Wednesday, July 18, 2007

Fraternizing and such.

I love Tuesdays. Typically my Tuesday on campus involve all kinds of long, crazy excitement. Cutting invites. Packaging. Designing. Class. Dinner. Heaps of tasks for the Gathering on Tuesday nites in Edinboro.

Here in Cali my Tuesdays are dedicated to the University of Southern California and the architecture house on the Row. The row is like a magical land of large homes that exhibit qualities of wealthy landowners but are actually trashed on the inside from parties and a year long of fraternization gone wild. But summer frat living is much calmer, and quieter.

Myself along with 3 other interns head down to campus in the afternoon to meet and then eventually get together a pick-up game of Ultimate Frisbee at the Quad on campus.
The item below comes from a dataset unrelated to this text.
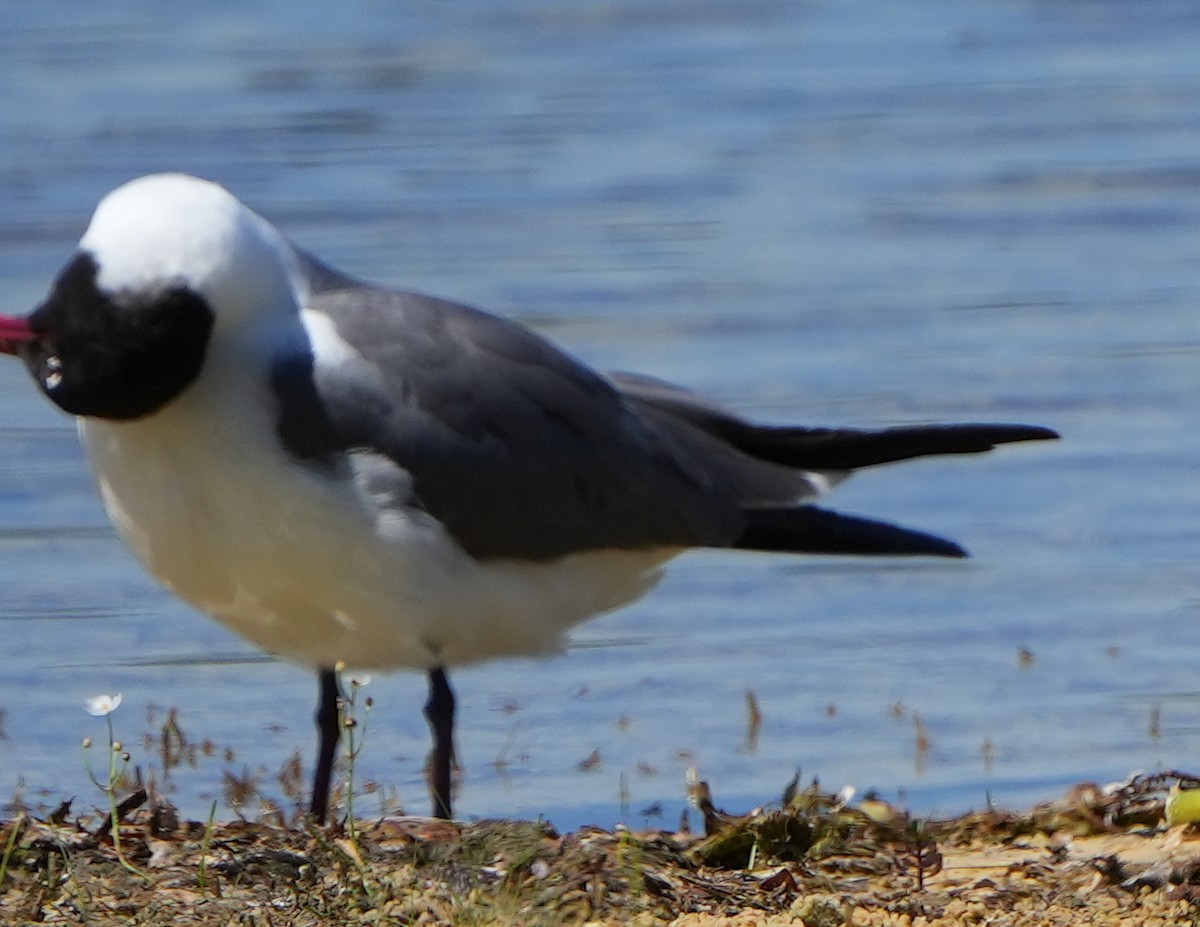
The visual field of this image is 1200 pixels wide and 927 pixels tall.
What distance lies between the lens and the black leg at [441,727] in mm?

It seems surreal to me that I am actually at the USC campus. I've looked at the Heisman trophies. I've seen all the awards. I've walked around the brochure-perfect campus. It's amazing. A rich kid's paradise.

After the pick-up game, a few head over to McD's for 69 cent drinks in something like a 32 oz cup. Large. Intense. They even have Powerade, which is more user friendly than can a coke after chucking a plastic disc down the field and chasing it like a pack of dogs at the park.

Then the best part happens. We haul out chairs and a table, make fruit cabobs, and host a grand weekly cookout. We chit chat, play another game of Ultimate in a neighboring yard of a girls sorority house that is abandoned for the summer, and then enjoy freshly grilled burgers by a true Texan who's results verify his heritage. Later in the night we finish up with some kind of random ice cream or cookie, or both. Either way, it's a good night.

But it's a great night, a tremendous night when you start talking to people who come each week and hear their story. Those from all over the country, or right in Southern California's backyard, and enjoying a game of play with them. Inviting them into a grander story, one pass of the frisbee at a time.

I'll miss USC, the smell of the fancy grass, the sounds of the numerous water fountains, and the fantastic time of fellowship. A beautiful art of loving on people.